╭─ PROVIDED MATERIAL
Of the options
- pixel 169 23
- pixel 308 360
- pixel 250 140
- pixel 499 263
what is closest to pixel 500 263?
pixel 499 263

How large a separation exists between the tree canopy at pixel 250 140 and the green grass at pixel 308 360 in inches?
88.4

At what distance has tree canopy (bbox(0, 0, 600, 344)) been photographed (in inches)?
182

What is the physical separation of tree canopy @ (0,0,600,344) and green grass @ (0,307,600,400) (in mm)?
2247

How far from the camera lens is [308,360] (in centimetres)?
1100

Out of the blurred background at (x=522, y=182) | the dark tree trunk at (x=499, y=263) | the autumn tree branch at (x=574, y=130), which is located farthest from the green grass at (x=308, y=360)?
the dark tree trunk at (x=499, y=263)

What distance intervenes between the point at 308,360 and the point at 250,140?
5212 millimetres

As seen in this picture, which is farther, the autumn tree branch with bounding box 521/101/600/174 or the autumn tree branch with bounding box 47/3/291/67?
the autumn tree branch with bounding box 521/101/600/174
╰─
EXERCISE BRIEF: Rewrite all of the records above, replacing "tree canopy" with "treetop" everywhere it appears and leaving everything else as it is.

SOLUTION:
Of the options
- pixel 169 23
- pixel 308 360
- pixel 250 140
- pixel 499 263
what is closest to pixel 500 263?
pixel 499 263

How large a separation exists between the treetop at pixel 250 140 and the green grass at pixel 308 360 in inches?
88.4

At what distance has treetop (bbox(0, 0, 600, 344)) been photographed (in inches)?
182

What is the physical separation of treetop @ (0,0,600,344) and green grass @ (0,307,600,400) (in mm)?
2247

How far from the camera lens is [308,360] (in centimetres)?
1100

Out of the blurred background at (x=522, y=182) | the dark tree trunk at (x=499, y=263) | the autumn tree branch at (x=574, y=130), which is located farthest from the green grass at (x=308, y=360)?
the dark tree trunk at (x=499, y=263)

What distance intervenes between the point at 308,360 and the point at 250,140?
5212 millimetres

As seen in this picture, which is farther, the autumn tree branch with bounding box 521/101/600/174 or the autumn tree branch with bounding box 47/3/291/67?
the autumn tree branch with bounding box 521/101/600/174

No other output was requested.